I tried to provoke thoughts as to whether a dramaturgically different unfolding of the symphony after the epiphany at Fig. 125 might have been possible.  Could this chorale-like idea have entered into conflict with what we had previously heard, and then either lost out, or perhaps come to dominate the work?   Or could the opening cells of that which Exists, or the theme-like structure of the Self, perhaps have played a crucial role in the work’s later phases, either linearly or as compressed harmonic structures?  And was the ultimately hymnic presentation of Han ska släcka min lykta consciously planned from the beginning of the composition, which stretched out from 1963 to 1966, and is said to have been interrupted for reasons of poor health?  My intuitive feeling is NO.  I suspect Pettersson decided on the so prominent presentation of the song at some point around or somewhat before the middle of the composition.  The fact that the motivic cells of the song begin to clearly emerge only after the epiphany speaks for my theory.  But we would need to see his sketches (in the Uppsala University archives?) to know for sure.

Then we got into what is in Vienna certainly a relevant theme: comparing Allan Pettersson’s way of integrating his songs into his symphonies with that of Gustav Mahler.  Just considering Mahler’s first four symphonies, we find on the one hand songs which are actual symphonic movements (Urlicht in the 2nd, then the fourth and fifth movements of the 3rd, and the last movement of the fourth), and on the other hand movements where the original song is expanded and serves as a source of “material”: the first and third movements of the 1st, the third movement of the 2nd, and the third movement of the 3rd.  There is no movement in any symphony by Pettersson that just consists of a song.  In our SIXTH the song is gradually arrived at and then presented whole like a faded picture from an old family album.  In the FOURTEENTH the song basically functions as a passacaglia theme.  In the Second Violin Concerto the long culminating presentation of the song is something that is striven for.  In other symphonies (such as the unfinished FIRST) the song appears as a brief image or quote.

And then we talked about the global form, the Gestalt of Pettersson’s SIXTH.  In almost everything written about this work one reads that the second half of the symphony is some kind of “coda”.  I disagree.  In the terms of the Viennese classics a coda carries on a further phase of what happened in the course of the development, drawing further conclusions, and fundamentally using similar principles of formation, albeit perhaps in a concentrated or diluted way.  What happens in Pettersson’s piece is for me quite different.  The epiphany situation of Fig. 125 acts to dissolve the music’s ability to form complex syntax and is (despite several polyphonic protest rallies along the way) the inciter not only of time extension but also of musical tissue degeneration, meant here not pejoratively but existentially.   In the terms of dream logic the symphony’s shape is not that of ONE or of TWO, but that of ONE WHICH IS BROKEN, quite original and unusual in the symphonic literature.

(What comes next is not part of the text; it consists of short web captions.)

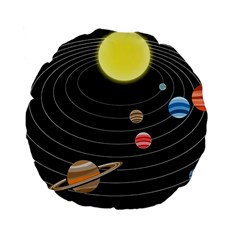 Solar System Planets Sun Space Standard 15  Premium Flano Round Cushions by Simbadda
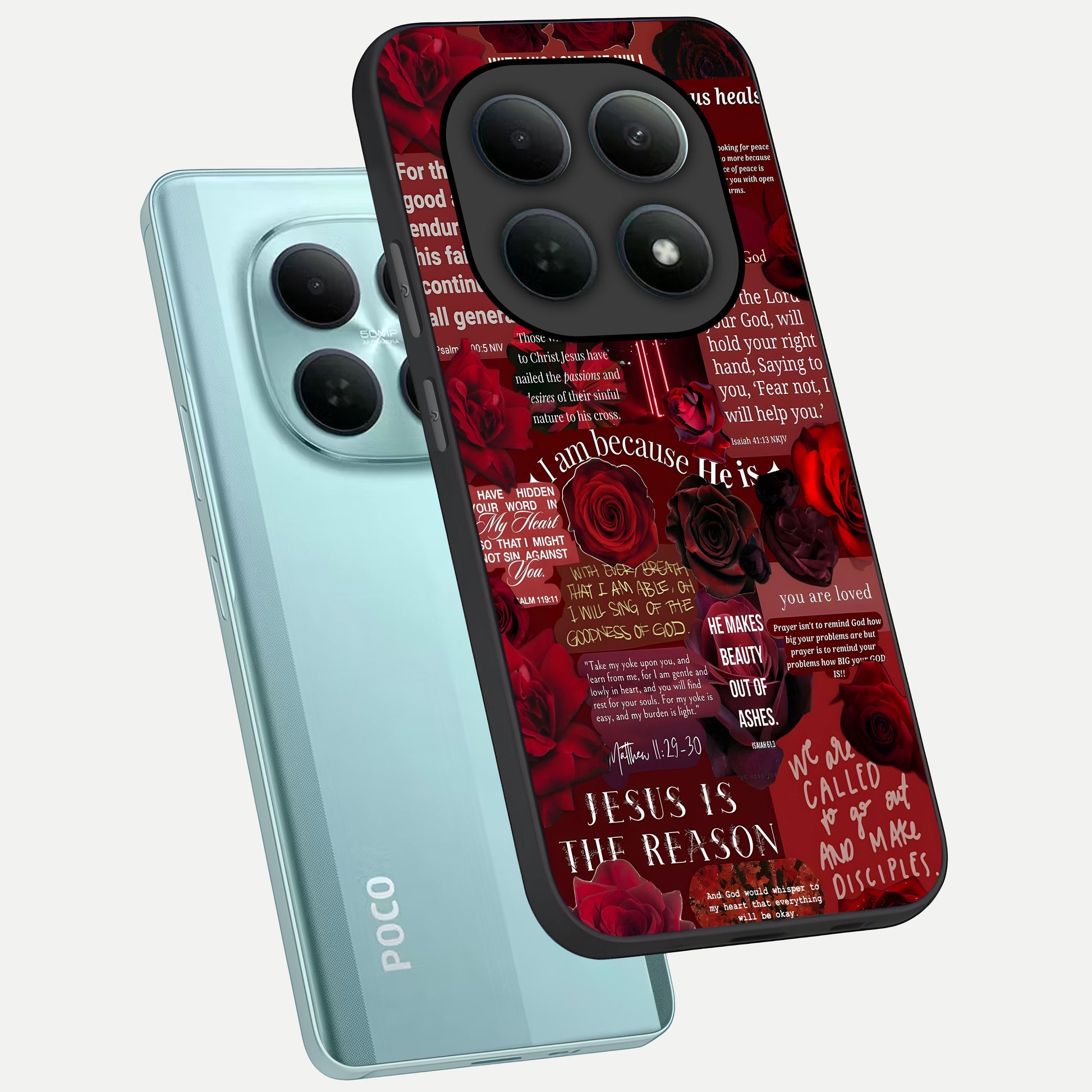 Jesus Love Heals phone case For Poco M8 showing premium glass back cover with detailed artwork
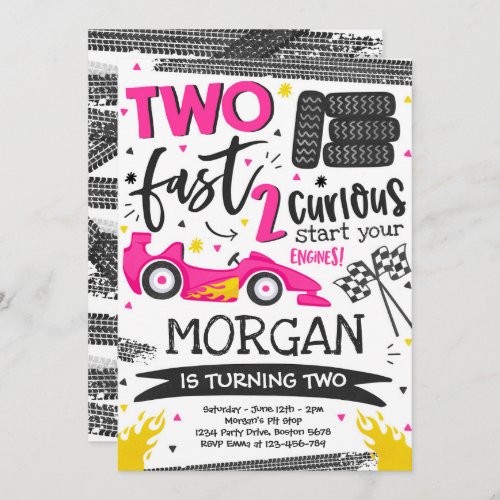 Two Fast 2nd Birthday Party Pink Race Car Party Invitation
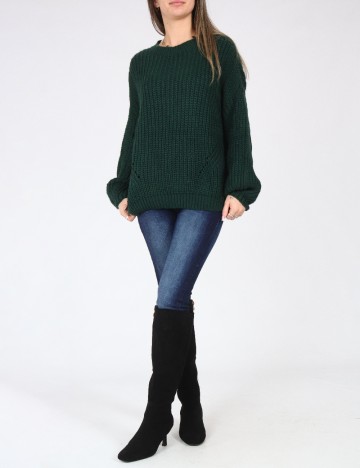 Pulover Oversize Pull&Bear, verde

Yes, dream logic.  Sigmund Freud spoke of Verdichtung, Verschiebung, und Verdrängungas being the fundamental processes of dream (or art) formation.  Condensation, displacement, and repression (or: supersession) are concepts that can help with the understanding of Pettersson’s music.

What about the stature and value of Pettersson’s SIXTH?  I agree with Christian Lindberg’s opinion that AP’s SIXTH is on the level of Mahler’s SIXTH, and could (should) several decades after Pettersson’s death become as well known and highly regarded as Mahler’s SIXTH did in the course of the 1960’s and 70’s.  The reactions of the participants to this statement were generally thoughtful and reserved, but not negative.

We took a break.  An Iranian student who had been deeply impressed and was fascinated by the idea of “Scandinavian symphonic thinking” showed me the information on Pettersson recordings that he had collected through spotify on his smartphone.